Input: SELECT day, sales, AVG(sales) OVER ( ORDER BY day ROWS BETWEEN 6 PRECEDING AND CURRENT ROW ) AS ma7 FROM daily_sales ORDER BY day;

Output: day | sales | ma7 -----------|-------|------ 2026-01-01 | 100 | 100.0 2026-01-02 | 120 | 110.0 2026-01-03 | 90 | 103.3 ... (continues)

Tips

  • Filenames with spaces or hyphens become table names with underscores — quote them as "my_file" if needed.
  • Use 'DESCRIBE table_name' to inspect inferred column types before writing queries.
  • DuckDB's read_csv_auto handles tricky CSVs (quoted commas, mixed types) automatically — no schema needed.
  • Window functions (ROW_NUMBER, RANK, LAG/LEAD) are first-class — use them for time-series and top-N-per-group queries.
  • For JSON files, use json_extract(col, '$.path') to dig into nested structures within a query.
  • Wrap multi-statement scripts in BEGIN; ... COMMIT; if you need transactional semantics inside the browser session.
  • If memory pressure shows, drop unused tables with DROP TABLE name; the registered virtual tables stay until reload.
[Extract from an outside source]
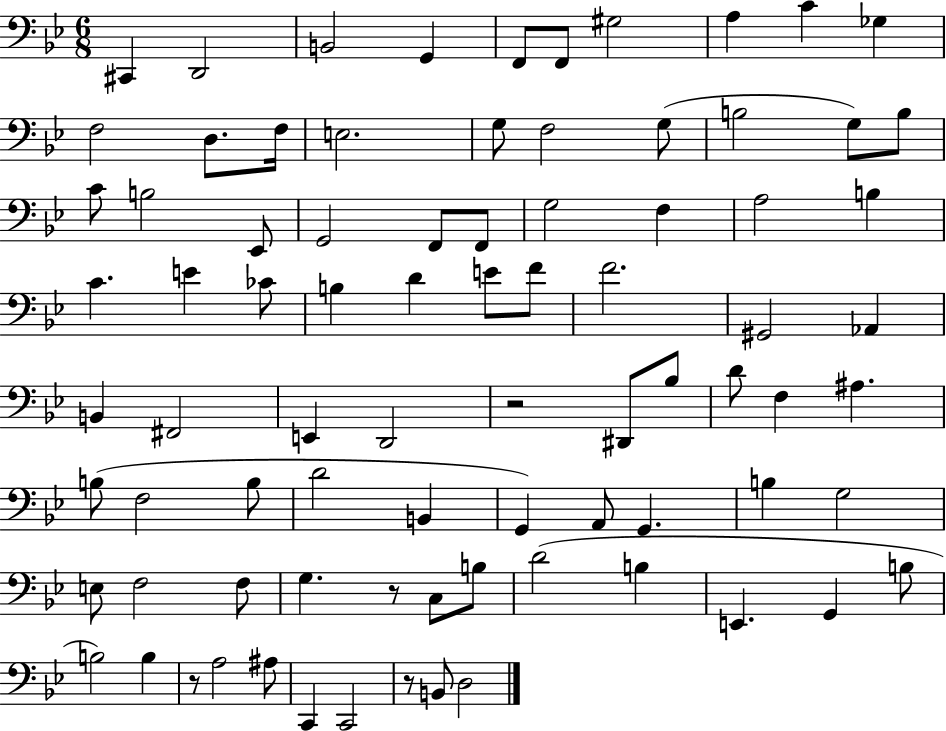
C#2/q D2/h B2/h G2/q F2/e F2/e G#3/h A3/q C4/q Gb3/q F3/h D3/e. F3/s E3/h. G3/e F3/h G3/e B3/h G3/e B3/e C4/e B3/h Eb2/e G2/h F2/e F2/e G3/h F3/q A3/h B3/q C4/q. E4/q CES4/e B3/q D4/q E4/e F4/e F4/h. G#2/h Ab2/q B2/q F#2/h E2/q D2/h R/h D#2/e Bb3/e D4/e F3/q A#3/q. B3/e F3/h B3/e D4/h B2/q G2/q A2/e G2/q. B3/q G3/h E3/e F3/h F3/e G3/q. R/e C3/e B3/e D4/h B3/q E2/q. G2/q B3/e B3/h B3/q R/e A3/h A#3/e C2/q C2/h R/e B2/e D3/h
Frequently Asked Questions

What SQL dialect does DuckDB use?
DuckDB supports a broad subset of standard SQL plus analytical extensions including window functions, list comprehensions, PIVOT/UNPIVOT, and STRUCT types.
Is my data uploaded to a server?
No. DuckDB runs entirely in your browser as a WebAssembly module. Your files are loaded into browser memory and never transmitted anywhere.
What file formats are supported?
CSV and JSON. For CSV, DuckDB auto-detects delimiters and column types. For JSON, it reads newline-delimited or array-wrapped records.
Is there a file size limit?
Limited only by browser memory. Files up to around 100 MB generally work well; very large files may slow down or exhaust available memory.
Can I query multiple files with a JOIN?
Yes — upload multiple files and each is registered as its own table. Reference them by their respective table names in a JOIN query.
How do I reference the table name in a query?
The table name is the filename without the extension, with non-alphanumeric characters replaced by underscores. The registered table names are shown above the SQL editor after upload.

Explore the category

Glossary

DuckDB
An in-process analytical SQL database (similar in spirit to SQLite but optimized for OLAP workloads), written in C++ and compiled to WebAssembly for browser use.
DuckDB-WASM
The official WebAssembly build of DuckDB that runs entirely in a browser tab via Web Workers, with no native dependencies.
WASM (WebAssembly)
A portable binary instruction format that runs in browsers at near-native speed, used here to execute DuckDB's C++ code client-side.
SQLite
Another popular in-process SQL database; DuckDB targets analytical (OLAP) queries while SQLite targets transactional (OLTP) workloads.
Window function
A SQL construct (ROW_NUMBER, RANK, LAG, LEAD, SUM OVER) that computes results across rows related to the current row without collapsing them via GROUP BY.
CTE (Common Table Expression)
A WITH-clause query that defines a named temporary result set used in a subsequent SELECT, often used to organize complex queries.
PIVOT/UNPIVOT
DuckDB extensions that reshape rows into columns (PIVOT) or columns into rows (UNPIVOT), useful for cross-tab reports.
Virtual table
A table that exists only in DuckDB's session — backed by a CSV or JSON file in this tool — and disappears when the page reloads.
REPL
Read-Eval-Print Loop. This tool acts as a SQL REPL where each Run Query evaluates the current editor contents and renders results below.